MatplotAlt: A Python Library for Adding Alt Text to Matplotlib Figures in Computational Notebooks

A screenshot of a Jupyter notebook with annotations. At the top is a Python code cell with the annotation "Matplotlib code to generate a barplot". Below the Matplotlib code is the line show_with_alt(desc_level=3, methods=["markdown", "img_file"]).

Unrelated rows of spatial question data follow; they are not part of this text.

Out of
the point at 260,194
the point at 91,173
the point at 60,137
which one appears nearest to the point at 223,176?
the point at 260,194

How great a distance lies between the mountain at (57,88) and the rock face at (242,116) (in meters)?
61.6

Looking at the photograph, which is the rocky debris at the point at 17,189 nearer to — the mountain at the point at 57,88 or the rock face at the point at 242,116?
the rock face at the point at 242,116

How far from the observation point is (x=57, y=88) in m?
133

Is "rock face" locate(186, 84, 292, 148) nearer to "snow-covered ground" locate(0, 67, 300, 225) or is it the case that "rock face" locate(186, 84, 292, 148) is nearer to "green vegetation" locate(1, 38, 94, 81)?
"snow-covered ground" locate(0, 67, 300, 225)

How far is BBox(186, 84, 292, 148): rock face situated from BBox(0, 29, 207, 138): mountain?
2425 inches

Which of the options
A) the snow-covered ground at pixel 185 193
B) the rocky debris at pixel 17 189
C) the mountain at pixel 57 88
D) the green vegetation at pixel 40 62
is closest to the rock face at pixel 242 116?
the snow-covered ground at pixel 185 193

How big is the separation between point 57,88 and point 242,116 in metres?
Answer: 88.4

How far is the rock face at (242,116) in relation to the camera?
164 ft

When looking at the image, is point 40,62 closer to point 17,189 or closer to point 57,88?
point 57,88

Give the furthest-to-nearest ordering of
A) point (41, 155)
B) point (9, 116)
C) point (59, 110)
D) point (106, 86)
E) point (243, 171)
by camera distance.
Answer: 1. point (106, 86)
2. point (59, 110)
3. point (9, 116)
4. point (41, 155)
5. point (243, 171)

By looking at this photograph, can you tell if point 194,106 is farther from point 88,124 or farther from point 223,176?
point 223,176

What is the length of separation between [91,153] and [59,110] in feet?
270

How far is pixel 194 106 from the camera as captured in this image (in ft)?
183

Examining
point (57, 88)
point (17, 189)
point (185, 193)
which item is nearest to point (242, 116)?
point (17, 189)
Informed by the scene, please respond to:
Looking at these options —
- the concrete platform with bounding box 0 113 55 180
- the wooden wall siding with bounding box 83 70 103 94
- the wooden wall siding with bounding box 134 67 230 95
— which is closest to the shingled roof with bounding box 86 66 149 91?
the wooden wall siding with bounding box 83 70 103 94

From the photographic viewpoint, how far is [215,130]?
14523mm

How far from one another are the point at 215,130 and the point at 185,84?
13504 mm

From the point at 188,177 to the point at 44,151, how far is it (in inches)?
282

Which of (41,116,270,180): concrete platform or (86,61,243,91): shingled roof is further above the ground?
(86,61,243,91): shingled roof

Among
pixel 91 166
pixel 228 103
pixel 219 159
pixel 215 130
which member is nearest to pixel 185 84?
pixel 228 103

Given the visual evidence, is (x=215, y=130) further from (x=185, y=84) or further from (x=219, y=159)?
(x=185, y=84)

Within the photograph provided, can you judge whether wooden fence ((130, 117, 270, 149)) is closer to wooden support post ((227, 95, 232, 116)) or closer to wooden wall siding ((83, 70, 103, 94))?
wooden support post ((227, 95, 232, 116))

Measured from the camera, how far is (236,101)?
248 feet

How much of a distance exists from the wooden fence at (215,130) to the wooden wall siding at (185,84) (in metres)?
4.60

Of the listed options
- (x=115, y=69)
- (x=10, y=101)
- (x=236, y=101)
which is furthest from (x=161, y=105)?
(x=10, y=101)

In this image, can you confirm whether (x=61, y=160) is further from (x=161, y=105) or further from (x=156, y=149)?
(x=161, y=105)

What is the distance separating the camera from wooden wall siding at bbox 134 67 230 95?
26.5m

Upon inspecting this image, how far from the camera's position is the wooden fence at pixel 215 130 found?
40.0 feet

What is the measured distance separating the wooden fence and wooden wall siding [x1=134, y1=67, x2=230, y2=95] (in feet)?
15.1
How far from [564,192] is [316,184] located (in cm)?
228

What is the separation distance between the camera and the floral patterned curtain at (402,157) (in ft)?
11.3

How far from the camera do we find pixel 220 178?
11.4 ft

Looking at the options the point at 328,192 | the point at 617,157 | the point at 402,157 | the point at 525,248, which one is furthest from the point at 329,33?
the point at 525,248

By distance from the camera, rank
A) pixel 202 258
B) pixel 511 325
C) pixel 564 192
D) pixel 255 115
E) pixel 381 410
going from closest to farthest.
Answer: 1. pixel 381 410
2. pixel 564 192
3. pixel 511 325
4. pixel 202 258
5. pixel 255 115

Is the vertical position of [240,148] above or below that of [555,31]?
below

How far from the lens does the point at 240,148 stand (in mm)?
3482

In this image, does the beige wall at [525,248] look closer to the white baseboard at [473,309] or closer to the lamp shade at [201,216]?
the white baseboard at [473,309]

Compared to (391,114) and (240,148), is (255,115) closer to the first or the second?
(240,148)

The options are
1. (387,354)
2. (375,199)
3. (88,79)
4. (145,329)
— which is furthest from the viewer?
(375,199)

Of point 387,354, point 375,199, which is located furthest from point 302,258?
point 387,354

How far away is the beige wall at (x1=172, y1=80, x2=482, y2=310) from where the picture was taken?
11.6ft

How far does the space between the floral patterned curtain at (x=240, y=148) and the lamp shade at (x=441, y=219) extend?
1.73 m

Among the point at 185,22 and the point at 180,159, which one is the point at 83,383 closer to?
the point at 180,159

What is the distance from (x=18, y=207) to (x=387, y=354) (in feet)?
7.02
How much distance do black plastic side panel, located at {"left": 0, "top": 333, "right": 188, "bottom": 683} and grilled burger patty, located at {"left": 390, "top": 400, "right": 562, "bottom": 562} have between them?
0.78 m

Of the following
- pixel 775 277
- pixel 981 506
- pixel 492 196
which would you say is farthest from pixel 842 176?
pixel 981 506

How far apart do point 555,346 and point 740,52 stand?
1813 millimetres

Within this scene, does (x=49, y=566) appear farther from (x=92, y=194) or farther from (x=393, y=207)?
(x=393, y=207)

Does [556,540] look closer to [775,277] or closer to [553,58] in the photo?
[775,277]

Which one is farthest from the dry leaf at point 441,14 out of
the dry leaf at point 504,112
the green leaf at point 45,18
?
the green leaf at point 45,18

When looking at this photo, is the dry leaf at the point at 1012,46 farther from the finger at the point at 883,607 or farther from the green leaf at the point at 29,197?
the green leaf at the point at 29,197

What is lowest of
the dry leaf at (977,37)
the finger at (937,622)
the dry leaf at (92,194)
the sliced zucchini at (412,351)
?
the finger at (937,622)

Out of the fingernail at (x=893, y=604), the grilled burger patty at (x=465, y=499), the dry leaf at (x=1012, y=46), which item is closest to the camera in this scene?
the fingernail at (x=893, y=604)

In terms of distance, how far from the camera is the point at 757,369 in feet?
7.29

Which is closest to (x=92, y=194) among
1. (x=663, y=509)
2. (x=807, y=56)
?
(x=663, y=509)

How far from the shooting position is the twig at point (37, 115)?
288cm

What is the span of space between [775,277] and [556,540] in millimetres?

An annotation indicates this line is "calling MatplotAlt's show_with_alt function to generate and surface alt text using the 'markdown' and 'img_file' methods". Below the code cell is alt text for the generated bar plot in markdown, with the annotation "Heuristic-based alt text is displayed in markdown output". Finally, at the bottom of the figure is the generated barplot displaying average yearly hours of sunshine for each month. The last annotation indicates that this "Matplotlib figure is displayed and saved as an image file with embedded alt text".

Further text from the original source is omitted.